For example, an example output from a model execution service 508 may read:

[{“ML_risk_score”: 0.75, “predicted_class”: “fraud”},
{“ML_risk_score”: 0.12, “predicted_class”: “clean”} ]

A cloud-side network 550 may include a model training database 552. Model training database 552 may be a database or a service which stores data required for the training of ML models. For example, database 552 may store transactional data, e.g. a transaction amount, account balance, geolocation of the device used for transaction, etc. Database 552 may also include indicators based on historical behavior of an account holder such as average amount of transaction, or transaction activity. Data for the training of ML models may include relevant and selected fields from transactions, customer data and results of detection and investigation. For example, database 552 may be a storage unit, e.g. a S3 bucket by Amazon Inc., and each dataset may be identified by a unique, user-assigned key.

Configuration and code storage 554 may be storage for configurations, code and notebooks. For example, storage 554 may include generic and customized templates of notebooks, code and configuration which may be required to run auto-refresh service 564. For example, storage 554 may be an S3 or a gitlab-like code repository service. Notebooks may be interactive programming and development tool used by machine learning practitioners to train ML models. They can include code and comments for training ML models.

Model repository storage 556 may be a service and/or a storage/repository for model artifacts. Storage 556 may store model artifacts.
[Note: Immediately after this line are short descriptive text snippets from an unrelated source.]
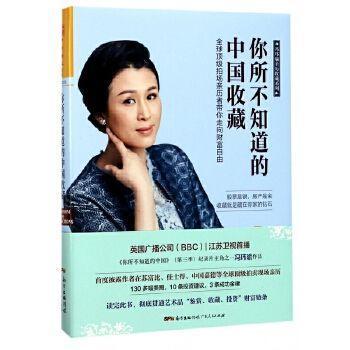 BBC实录嘉德拍卖:广州美女花了61万,抱得美瓶归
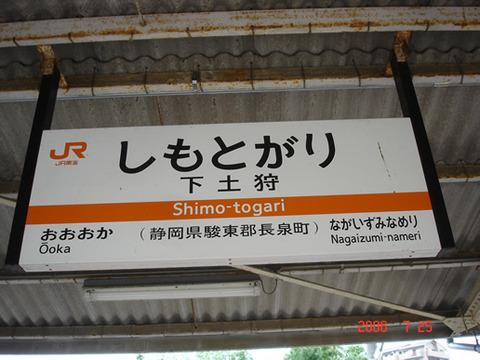 shimotogari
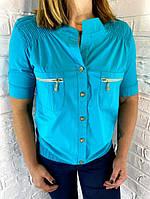Рубашка женская 053 бирюза 36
For example, storage 556 can store models in various forms such as pickle, Json file or can store blueprint of container images to run the model execution service.

Sagemaker Instance 558 may be a model development environment service. Service 558 may allow customers accessing data and code and to compute securely. Service 558 may provide a programming environment such as Python environment and Jupyter notebooks and Python libraries. Users, e.g. a user using user device 210, can also run or trigger auto-refresh using service 558. Service 558 can be executed, e.g. using entities using Linux operating systems with Python, JVM, Jupyter notebooks installed on a cloud computing device, e.g. computing device 100 or 202.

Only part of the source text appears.